> _Passage given_
Before they could begin working in the fields, the workers had to build houses for themselves. The workers in some areas were plagued by swarms of insects; the insects were so abundant that even if you wore white pants, your pants would look black, since they were covered with insects.

When the workers weren't working in the fields, they were usually reading the Red Book (a book of Mao's quotations), or discussing Mao's ideas, or confessing sins that they had committed against Maoist principles, or singing Maoist songs. These activities were a welcome break from working in the fields. Relationships between people of opposite sexes were prohibited, unless both parties were at least twenty-five years old.

The army farms in Inner Mongolia and Heilongjiang were in northern China, on the border with Russia. The workers on the farms were given guns and grenades in case of a Russian invasion. Some workers, desperate as a result of their harsh life, used their weapons against their bosses. Others tried to flee across the border into Russia, but were killed by Chinese border guards.

The experiences of my brother's contemporaries on army farms have spawned a great deal of literature, which is referred to as "scar literature".

My brother was greatly changed when he returned from Inner Mongolia. He mistrusted other people, scoffed at all idealism, and cared only about himself.

12

After my brother went to Inner Mongolia, my parents sent my sister to Shanghai, where my grandparents lived. I was left alone in Beijing. I was fourteen years old, and was entering my last year of middle school. I lived in a room at the institute where my parents had worked. I cycled to school, a twenty minute ride.

> _Records_
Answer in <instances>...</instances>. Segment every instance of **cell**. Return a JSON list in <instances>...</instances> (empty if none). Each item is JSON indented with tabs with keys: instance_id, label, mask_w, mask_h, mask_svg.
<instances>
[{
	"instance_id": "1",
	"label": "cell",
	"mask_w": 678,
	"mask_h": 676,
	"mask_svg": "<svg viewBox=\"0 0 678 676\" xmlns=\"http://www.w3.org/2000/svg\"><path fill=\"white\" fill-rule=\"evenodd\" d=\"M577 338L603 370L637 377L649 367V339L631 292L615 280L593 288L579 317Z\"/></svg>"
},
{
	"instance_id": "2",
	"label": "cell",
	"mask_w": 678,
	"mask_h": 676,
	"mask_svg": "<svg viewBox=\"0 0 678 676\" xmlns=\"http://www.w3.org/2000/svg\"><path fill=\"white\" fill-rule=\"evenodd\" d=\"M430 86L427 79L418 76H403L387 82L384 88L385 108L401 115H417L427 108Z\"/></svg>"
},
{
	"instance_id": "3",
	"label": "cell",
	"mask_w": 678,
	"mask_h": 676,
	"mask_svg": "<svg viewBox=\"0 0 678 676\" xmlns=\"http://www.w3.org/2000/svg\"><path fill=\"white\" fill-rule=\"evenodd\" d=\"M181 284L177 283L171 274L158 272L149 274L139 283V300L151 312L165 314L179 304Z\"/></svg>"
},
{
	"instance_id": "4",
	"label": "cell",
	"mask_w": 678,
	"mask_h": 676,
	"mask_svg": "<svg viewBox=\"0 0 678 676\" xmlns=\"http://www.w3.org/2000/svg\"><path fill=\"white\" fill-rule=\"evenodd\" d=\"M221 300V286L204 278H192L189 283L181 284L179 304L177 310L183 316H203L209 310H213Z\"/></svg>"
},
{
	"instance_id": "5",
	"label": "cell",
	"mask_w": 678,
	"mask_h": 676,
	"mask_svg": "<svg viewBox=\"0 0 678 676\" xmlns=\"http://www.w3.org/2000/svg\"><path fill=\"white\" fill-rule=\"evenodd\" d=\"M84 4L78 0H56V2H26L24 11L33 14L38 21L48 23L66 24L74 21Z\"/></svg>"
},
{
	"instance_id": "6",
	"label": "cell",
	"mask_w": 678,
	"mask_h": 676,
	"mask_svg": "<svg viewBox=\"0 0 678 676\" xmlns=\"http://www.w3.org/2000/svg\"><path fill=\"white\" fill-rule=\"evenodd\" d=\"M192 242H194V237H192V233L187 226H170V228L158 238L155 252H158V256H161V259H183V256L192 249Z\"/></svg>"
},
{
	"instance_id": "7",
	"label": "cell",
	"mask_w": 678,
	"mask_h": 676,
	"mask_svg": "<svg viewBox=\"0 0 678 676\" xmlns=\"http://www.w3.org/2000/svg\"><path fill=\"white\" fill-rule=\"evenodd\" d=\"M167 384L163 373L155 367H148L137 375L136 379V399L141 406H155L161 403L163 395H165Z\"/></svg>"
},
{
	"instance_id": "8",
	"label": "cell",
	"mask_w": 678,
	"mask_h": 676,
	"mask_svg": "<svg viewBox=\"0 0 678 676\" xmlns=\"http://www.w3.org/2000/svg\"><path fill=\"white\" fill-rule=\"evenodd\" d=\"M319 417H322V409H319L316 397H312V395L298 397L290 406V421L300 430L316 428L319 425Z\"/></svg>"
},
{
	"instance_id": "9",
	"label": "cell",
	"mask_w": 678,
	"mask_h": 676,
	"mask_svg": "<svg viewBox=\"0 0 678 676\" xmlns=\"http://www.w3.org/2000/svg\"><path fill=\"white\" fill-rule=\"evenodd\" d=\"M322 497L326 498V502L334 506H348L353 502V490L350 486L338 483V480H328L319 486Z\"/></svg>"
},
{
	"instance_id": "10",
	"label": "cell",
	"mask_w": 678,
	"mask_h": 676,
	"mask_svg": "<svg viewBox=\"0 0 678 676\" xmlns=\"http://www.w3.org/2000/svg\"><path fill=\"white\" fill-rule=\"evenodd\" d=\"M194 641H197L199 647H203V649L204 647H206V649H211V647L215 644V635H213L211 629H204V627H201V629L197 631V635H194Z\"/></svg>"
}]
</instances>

* * *

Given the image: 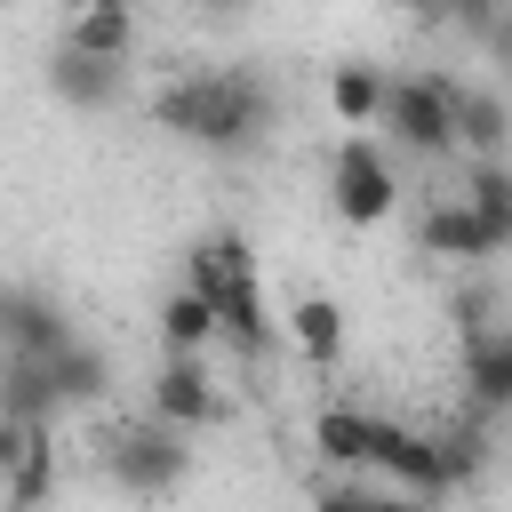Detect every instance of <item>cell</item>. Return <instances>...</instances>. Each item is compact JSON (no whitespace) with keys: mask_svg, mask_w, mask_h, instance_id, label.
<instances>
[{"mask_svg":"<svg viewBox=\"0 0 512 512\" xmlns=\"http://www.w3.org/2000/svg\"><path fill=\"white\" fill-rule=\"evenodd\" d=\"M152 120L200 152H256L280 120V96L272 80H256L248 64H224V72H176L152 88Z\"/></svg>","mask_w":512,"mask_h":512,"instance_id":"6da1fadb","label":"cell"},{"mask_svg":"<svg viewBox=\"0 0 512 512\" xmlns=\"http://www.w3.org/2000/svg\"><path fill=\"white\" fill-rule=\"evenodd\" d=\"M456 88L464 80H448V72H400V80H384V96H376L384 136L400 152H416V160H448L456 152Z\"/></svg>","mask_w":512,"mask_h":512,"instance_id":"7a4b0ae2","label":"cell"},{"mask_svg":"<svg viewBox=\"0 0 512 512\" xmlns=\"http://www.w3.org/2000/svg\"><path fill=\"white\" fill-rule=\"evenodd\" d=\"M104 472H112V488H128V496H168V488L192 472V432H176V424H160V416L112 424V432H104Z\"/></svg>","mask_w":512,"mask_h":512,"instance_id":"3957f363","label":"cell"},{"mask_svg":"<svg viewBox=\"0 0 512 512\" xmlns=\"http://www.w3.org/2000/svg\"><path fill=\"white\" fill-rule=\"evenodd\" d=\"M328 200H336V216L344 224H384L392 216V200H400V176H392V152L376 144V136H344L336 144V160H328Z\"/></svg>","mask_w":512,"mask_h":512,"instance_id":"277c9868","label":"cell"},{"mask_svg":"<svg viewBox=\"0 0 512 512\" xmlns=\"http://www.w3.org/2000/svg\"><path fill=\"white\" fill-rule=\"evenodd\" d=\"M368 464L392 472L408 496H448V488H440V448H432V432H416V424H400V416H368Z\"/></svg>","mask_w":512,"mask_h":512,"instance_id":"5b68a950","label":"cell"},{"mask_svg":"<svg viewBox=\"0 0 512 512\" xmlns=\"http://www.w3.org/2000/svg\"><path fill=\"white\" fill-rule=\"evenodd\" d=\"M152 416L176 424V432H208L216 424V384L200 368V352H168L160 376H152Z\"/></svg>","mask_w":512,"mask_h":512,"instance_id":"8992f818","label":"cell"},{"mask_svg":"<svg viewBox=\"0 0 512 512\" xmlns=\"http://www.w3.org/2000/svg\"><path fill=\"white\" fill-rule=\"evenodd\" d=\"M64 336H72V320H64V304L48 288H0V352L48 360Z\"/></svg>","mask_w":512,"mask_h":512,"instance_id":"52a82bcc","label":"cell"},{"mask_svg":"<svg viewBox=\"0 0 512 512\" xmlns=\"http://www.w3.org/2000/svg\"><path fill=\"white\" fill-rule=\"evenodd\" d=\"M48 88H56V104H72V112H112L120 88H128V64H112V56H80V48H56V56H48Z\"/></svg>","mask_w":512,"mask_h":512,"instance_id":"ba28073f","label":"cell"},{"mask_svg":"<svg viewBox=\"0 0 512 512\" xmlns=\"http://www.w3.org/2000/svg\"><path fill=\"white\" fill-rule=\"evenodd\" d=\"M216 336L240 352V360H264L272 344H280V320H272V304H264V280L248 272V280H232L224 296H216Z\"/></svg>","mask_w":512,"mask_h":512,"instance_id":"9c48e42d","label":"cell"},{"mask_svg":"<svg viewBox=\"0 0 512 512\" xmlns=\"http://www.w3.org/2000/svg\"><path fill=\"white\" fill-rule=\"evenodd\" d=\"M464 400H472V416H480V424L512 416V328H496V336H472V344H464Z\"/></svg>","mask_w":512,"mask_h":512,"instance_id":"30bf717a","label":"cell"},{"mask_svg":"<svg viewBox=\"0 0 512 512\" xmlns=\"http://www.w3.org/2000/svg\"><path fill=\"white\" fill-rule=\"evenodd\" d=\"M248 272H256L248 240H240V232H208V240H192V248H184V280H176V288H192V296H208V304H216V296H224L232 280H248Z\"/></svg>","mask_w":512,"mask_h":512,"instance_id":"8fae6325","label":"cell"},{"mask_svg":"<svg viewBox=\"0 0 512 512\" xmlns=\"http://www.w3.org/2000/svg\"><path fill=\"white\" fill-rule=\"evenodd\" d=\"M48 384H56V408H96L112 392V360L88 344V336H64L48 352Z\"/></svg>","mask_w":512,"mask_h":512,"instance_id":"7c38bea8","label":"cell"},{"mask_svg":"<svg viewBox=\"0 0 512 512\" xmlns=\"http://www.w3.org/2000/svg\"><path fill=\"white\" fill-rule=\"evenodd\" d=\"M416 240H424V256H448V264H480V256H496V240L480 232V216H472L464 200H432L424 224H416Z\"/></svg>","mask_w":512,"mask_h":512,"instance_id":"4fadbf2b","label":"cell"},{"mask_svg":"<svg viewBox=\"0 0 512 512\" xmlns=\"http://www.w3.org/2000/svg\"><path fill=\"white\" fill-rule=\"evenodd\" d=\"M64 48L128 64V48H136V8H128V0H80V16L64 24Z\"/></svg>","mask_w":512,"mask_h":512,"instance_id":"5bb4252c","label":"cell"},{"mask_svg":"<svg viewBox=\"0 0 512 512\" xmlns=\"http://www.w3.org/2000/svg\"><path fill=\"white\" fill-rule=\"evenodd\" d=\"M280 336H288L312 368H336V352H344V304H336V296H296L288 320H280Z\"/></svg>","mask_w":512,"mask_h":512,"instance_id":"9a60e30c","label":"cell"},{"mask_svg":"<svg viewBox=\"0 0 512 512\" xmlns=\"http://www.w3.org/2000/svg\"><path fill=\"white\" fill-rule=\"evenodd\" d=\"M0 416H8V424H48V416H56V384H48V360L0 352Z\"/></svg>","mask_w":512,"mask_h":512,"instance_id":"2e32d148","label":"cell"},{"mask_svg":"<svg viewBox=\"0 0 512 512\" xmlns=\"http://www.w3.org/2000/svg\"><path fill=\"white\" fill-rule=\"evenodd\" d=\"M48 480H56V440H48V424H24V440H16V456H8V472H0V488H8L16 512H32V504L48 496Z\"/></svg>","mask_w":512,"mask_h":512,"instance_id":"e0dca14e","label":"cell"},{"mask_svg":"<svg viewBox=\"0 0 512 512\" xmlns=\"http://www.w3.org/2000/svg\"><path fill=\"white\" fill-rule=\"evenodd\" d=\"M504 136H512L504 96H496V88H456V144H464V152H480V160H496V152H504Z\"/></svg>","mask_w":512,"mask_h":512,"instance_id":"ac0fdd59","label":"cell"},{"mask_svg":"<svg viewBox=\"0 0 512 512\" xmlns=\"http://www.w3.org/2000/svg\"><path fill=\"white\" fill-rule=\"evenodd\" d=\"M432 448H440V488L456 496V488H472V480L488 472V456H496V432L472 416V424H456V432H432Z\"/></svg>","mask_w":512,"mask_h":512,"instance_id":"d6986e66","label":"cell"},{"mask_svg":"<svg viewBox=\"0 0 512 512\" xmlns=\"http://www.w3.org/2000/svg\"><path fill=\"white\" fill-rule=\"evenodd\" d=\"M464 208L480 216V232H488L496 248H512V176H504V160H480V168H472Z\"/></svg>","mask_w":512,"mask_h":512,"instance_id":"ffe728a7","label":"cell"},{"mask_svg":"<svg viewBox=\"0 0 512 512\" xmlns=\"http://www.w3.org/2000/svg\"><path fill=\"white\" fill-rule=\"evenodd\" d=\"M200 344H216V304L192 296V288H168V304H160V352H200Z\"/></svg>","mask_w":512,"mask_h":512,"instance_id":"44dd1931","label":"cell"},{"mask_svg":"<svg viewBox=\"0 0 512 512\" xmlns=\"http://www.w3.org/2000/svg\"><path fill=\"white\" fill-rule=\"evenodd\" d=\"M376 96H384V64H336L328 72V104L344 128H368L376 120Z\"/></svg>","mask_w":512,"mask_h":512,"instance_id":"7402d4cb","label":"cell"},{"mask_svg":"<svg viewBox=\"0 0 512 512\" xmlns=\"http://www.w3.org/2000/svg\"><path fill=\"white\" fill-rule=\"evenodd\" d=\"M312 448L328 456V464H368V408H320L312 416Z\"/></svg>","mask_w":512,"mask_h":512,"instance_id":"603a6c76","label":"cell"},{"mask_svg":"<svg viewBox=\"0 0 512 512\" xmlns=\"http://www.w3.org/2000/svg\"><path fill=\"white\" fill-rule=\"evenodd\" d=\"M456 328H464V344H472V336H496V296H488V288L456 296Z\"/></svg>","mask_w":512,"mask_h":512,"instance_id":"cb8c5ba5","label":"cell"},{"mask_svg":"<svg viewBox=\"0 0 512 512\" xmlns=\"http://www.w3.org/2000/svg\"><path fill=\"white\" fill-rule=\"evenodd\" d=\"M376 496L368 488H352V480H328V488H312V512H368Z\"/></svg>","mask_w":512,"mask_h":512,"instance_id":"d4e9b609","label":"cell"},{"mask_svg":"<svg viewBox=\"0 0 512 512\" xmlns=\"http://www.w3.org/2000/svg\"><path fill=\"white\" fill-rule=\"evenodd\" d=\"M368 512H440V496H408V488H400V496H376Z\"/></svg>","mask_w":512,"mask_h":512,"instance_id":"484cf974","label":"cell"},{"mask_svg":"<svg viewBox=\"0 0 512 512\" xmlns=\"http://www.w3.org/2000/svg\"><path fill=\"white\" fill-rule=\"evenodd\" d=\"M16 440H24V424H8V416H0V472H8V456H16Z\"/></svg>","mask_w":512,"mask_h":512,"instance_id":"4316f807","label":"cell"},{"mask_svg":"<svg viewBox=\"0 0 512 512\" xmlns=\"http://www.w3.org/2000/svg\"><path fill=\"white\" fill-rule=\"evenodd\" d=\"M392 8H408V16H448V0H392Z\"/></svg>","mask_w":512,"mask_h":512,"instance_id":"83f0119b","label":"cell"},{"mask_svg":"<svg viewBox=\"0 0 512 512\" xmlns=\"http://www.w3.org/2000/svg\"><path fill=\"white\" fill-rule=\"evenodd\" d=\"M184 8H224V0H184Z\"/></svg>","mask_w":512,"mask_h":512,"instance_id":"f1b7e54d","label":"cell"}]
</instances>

> _Objective_
Can you transcribe the passage about the army farms, everything from "The army farms" down to "Chinese border guards."?

> _The output_
The army farms in Inner Mongolia and Heilongjiang were in northern China, on the border with Russia. The workers on the farms were given guns and grenades in case of a Russian invasion. Some workers, desperate as a result of their harsh life, used their weapons against their bosses. Others tried to flee across the border into Russia, but were killed by Chinese border guards.